For one hundred years, per capita incomes in poorer U.S. states have grown more rapidly than incomes in richer states, narrowing the gap between them. Over the past three decades, though, the rate of convergence has slowed sharply. It has become more difficult for poorer states to catch up with richer states. In a paper presented at the Municipal Finance Conference, Peter Ganong of the University of Chicago and Daniel Shoag of Harvard attribute this slowdown in convergence to increasingly tight land use regulations in wealthy areas.
Their argument: Historically, much of the convergence in income across states was driven by the migration of labor from poorer states to wealthier states. This migration held down wage growth in richer states and boosted wage growth in poorer states. This historical pattern was disrupted by increasingly strict land use regulations.

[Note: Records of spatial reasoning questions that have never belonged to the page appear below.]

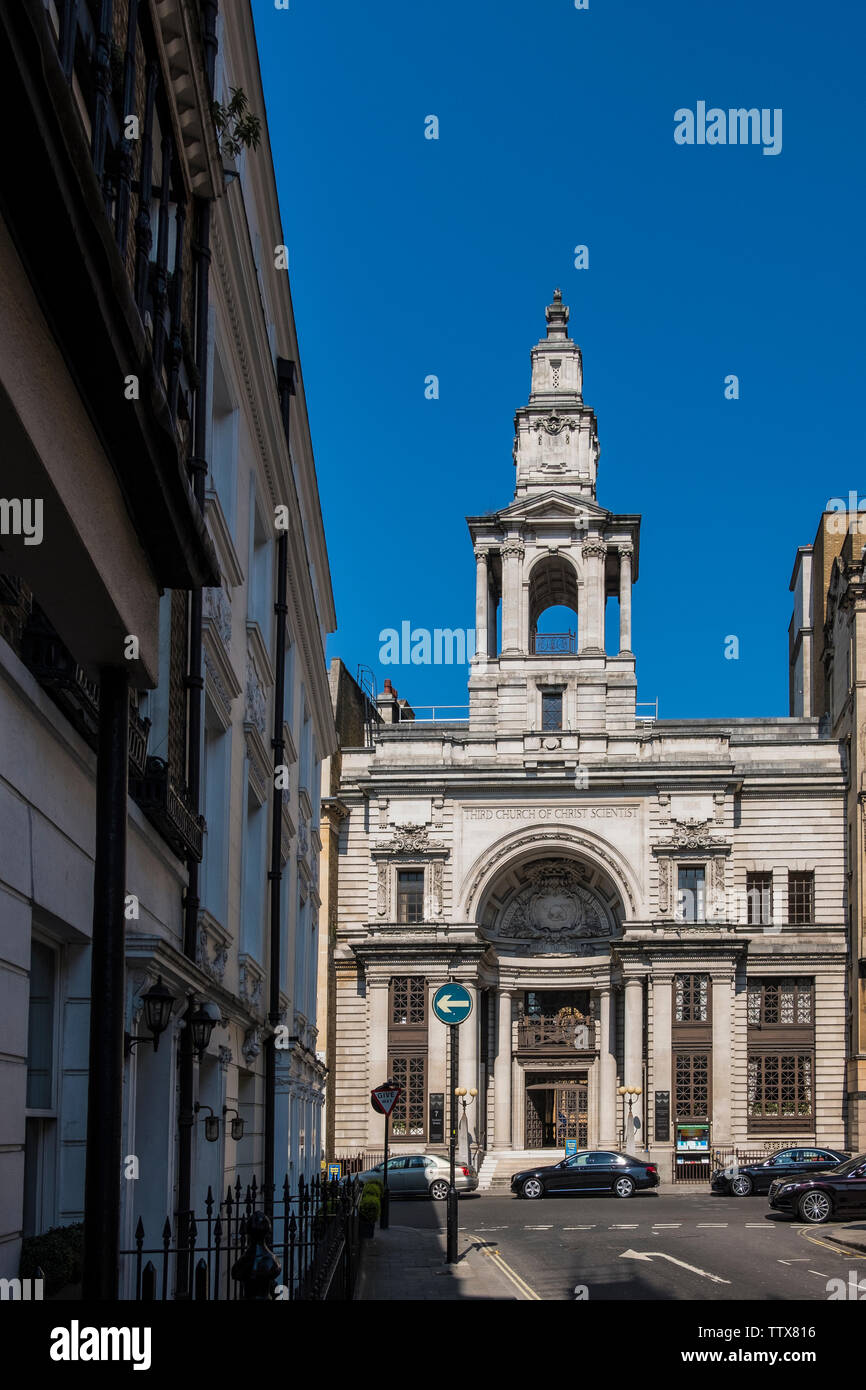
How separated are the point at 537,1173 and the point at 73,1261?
38239mm

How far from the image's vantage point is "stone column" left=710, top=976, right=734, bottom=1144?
2152 inches

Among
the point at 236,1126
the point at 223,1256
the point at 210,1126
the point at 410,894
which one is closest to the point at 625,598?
the point at 410,894

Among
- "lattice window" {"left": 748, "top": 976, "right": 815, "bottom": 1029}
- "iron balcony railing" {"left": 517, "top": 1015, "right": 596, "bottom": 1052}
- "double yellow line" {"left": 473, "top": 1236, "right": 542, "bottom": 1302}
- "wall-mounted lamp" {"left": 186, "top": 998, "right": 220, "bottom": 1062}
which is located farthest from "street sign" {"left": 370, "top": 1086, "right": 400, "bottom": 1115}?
"lattice window" {"left": 748, "top": 976, "right": 815, "bottom": 1029}

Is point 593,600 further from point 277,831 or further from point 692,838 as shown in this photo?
point 277,831

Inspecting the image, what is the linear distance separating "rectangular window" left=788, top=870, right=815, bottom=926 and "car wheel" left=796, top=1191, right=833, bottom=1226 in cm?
2477

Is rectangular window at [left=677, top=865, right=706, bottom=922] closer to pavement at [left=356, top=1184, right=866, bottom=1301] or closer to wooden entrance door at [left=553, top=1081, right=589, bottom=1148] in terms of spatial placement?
wooden entrance door at [left=553, top=1081, right=589, bottom=1148]

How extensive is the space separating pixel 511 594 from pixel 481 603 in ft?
4.00

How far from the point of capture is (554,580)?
63625mm

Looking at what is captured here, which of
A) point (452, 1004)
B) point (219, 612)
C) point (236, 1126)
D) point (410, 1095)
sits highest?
point (219, 612)

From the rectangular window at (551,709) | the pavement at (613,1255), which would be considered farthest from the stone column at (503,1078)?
the pavement at (613,1255)

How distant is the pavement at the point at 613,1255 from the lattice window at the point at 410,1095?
14880mm

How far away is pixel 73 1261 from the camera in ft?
30.2

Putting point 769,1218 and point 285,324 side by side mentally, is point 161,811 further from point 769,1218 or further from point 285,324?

Regulation boosted housing costs in richer states so that migration was no longer an attractive option for low-skill, low-wage workers. But migration remained attractive for high-skilled workers, and they continued to move to wealthy places.
Ganong and Shoag link this changing migration pattern to local housing regulation using an innovative measure of land use regulation drawn from state appeals court records. They show that in higher income places where land use regulations were not tightened, convergence continued at its historical rate.
The authors also contend that, the divergence in the migration patterns of skilled and unskilled households contributed to rising income inequality. Specifically, they calculate that the increase in hourly wage inequality from 1980 to 2010 would have been approximately 10% smaller if convergence in economic growth across states had maintained the pace observed from 1940 to 1980.
This research is among the first to highlight the important channel played by land use regulation in explaining regional migration patterns, slowing convergence, and increasing inequality.